The digital revolution has re-written the way people engage with music, says Peter Sabine.
Travel back to a time of Walkmans, CDs played until they were scratched to hell, and you stayed up to 2am to watch Headbangers Ball to catch that song you loved. We felt the pain of spending pocket money on a bad CD.
Those days are long gone, but what is the effect on how music is produced, performed and listened to? In the mainstream, artists are exploring the notion of how music should be released. Björk released Biophilia as an app, Beck put out his Song Reader album as sheet music with art work, and Beyoncé’s last album was positioned as a series of music videos.
In Hong Kong, the shift is no less severe. For hip hop producer and artist INK, image is now playing a key part in how his music is presented to the audience. For future albums, INK is keen to release more videos. “Listeners might have thousands of songs on their iTunes, but one fantastic YouTube link will hook them into your stuff,” he says.
Local DJ legend Roy Malig takes more traditional approach with his “Strictly Vinyls” night where he plays only original records.
“With vinyl I love the human touch, you can look at the label, read the credits and who is contributing to the music and it has good pictures. So much of that is missing from the mp3, where all you do is download.”

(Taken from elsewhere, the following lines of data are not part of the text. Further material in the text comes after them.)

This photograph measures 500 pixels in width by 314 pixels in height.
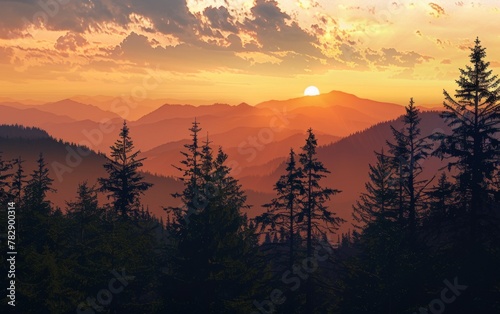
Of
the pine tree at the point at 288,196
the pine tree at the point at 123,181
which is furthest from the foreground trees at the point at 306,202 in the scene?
the pine tree at the point at 123,181

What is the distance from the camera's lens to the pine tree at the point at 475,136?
2050 centimetres

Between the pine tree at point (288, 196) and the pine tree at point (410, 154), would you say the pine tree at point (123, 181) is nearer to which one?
the pine tree at point (288, 196)

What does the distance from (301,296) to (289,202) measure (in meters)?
6.29

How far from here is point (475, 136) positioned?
20641mm

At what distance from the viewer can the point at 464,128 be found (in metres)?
20.9

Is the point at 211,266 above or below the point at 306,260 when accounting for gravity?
above

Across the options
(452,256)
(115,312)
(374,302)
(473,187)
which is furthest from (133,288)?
(473,187)

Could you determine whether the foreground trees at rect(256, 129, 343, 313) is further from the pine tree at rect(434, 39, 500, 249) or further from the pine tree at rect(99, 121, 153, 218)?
the pine tree at rect(99, 121, 153, 218)

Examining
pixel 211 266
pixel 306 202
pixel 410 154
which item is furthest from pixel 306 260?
pixel 410 154

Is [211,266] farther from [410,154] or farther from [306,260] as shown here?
[410,154]

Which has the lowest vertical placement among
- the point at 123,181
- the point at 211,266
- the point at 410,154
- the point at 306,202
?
the point at 211,266

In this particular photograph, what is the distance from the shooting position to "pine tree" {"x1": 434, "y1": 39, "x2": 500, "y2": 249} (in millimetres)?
20500

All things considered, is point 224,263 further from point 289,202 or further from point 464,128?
point 464,128

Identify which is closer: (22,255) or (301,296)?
(22,255)
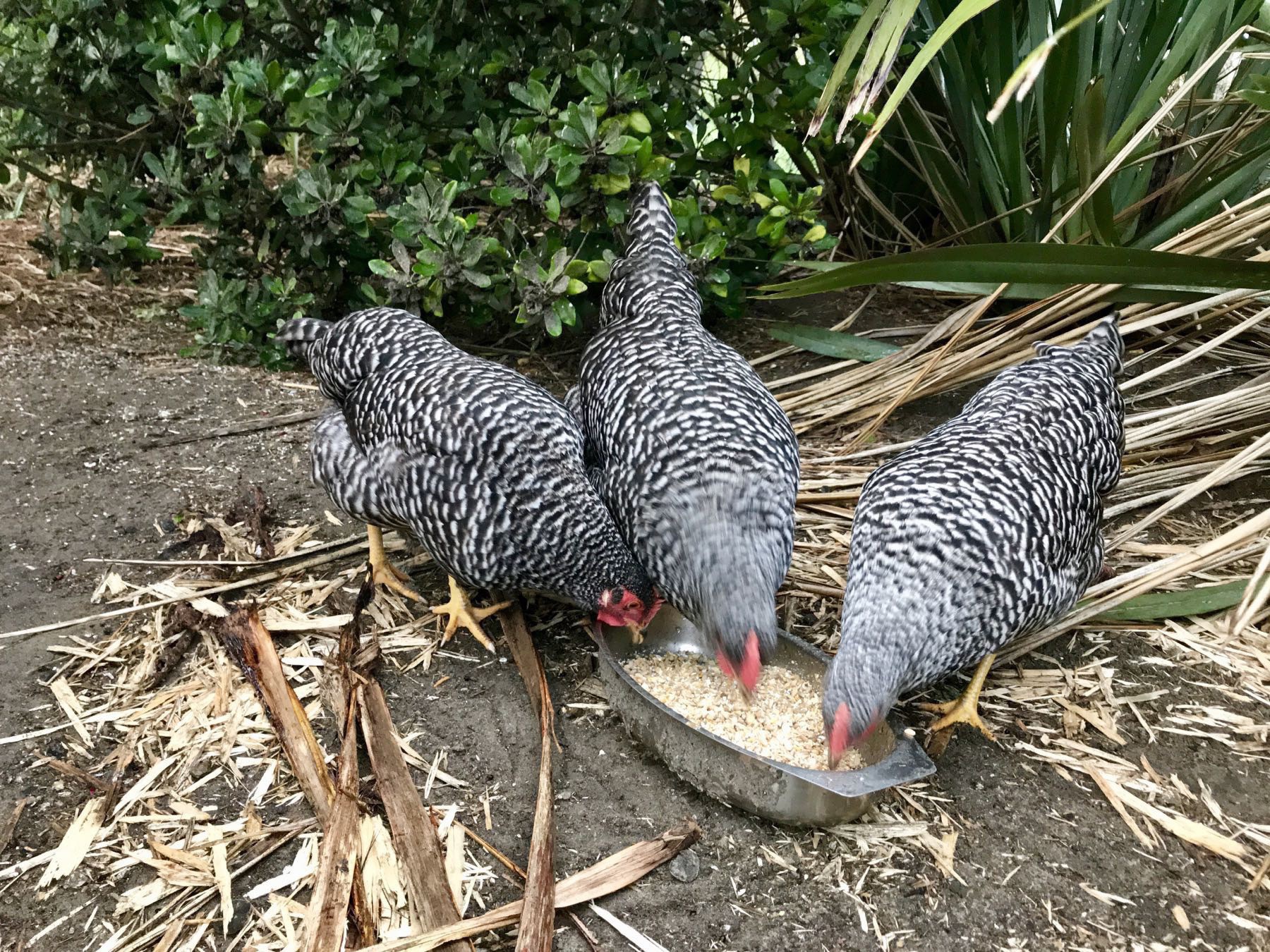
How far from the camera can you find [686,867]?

Malig, who ran the now closed record store Dr1ve, says “before people wanted to hear something rare which they didn’t know, but now it’s all about what we call disposable music.” Seeking to buck the trend, Malig organises regular vinyl digs in his Tuen Mun warehouse.
And the interest is mirrored at HMV in Hong Kong, with 5,000 vinyl titles available that account for 12% of their music sales. Michelle Tang, Product Manager at HMV Hong Kong, says sales are increasing and local labels are offering more vinyl to meet the demand, much of which comes from people born in the 1980s who would not have grown up listening to music on a turntable.
The quest to find niche music is not limited to crate diggers. DJ Steve Bruce discovers underground music on SoundCloud.
“It’s like Facebook for DJs,” Bruce says of the online audio distribution network. “The whole community is very friendly, people are willing to share their tracks.” Bruce has seen a sea change from DJs who used to jealously guard tracks to a culture of sharing music. “Some DJs want to be the only one that has the tune, but we need to create hits. Any tune I have I am happy to share it with other DJs,. That’s how songs get popular.”
As the production of music becomes cheaper, distribution networks get wider, and supply goes up, and record labels have to adapt to the times. “The reward or capital from our work is getting music out there to anyone who wants to hear it,” says Artefracture label founder Arthur Urquiola, who puts out everything from electronica to punk rock acts that missed out on being released, or didn’t get a fair chance when they first came out. The label releases music via Bandcamp.com, and customers can pay any price they like for releases (including nothing). “Before, the record was the product, now it has become a calling card, and to see a return you have get out and play live.”
Gary Leong, owner of White Noise Records, says traditional CD launches can still do well, with the right management. When the post-rock band tfvsjs launched its debut album, Leong advised the band to skip iTunes and limit YouTube exposure. The CD sold out its 1,000 print run in months. “If people think the music is good, they will try their very best to find it,” says Leong.
The digital revolution has brought a ‘de-professionalization’ of how music is produced, played and distributed. Founder of venue XXX, Cassady Winston, aka DJ Enso, says the new environment has “made for a more niche-heavy landscape with so many specialized forums to develop, access, and distribute content. The idea of ‘mainstream’ fame is indeed changing, as an act could be at the absolute top of his game within his own subgenre, but hardly known across others.”
For Leong, the democratisation of music has greatly developed the local scene. “Ten years ago a band needed a label to release a CD, now the band can do everything themselves and the money goes into their pocket, so it’s a good thing, “says Leong.
But while technology has put music in hands of the masses, it is harder to make a lasting impression now when putting out music. “Make a release an event,” DJ Enso advises, “just accept that people will soon move onto the next new thing within days, if not minutes.”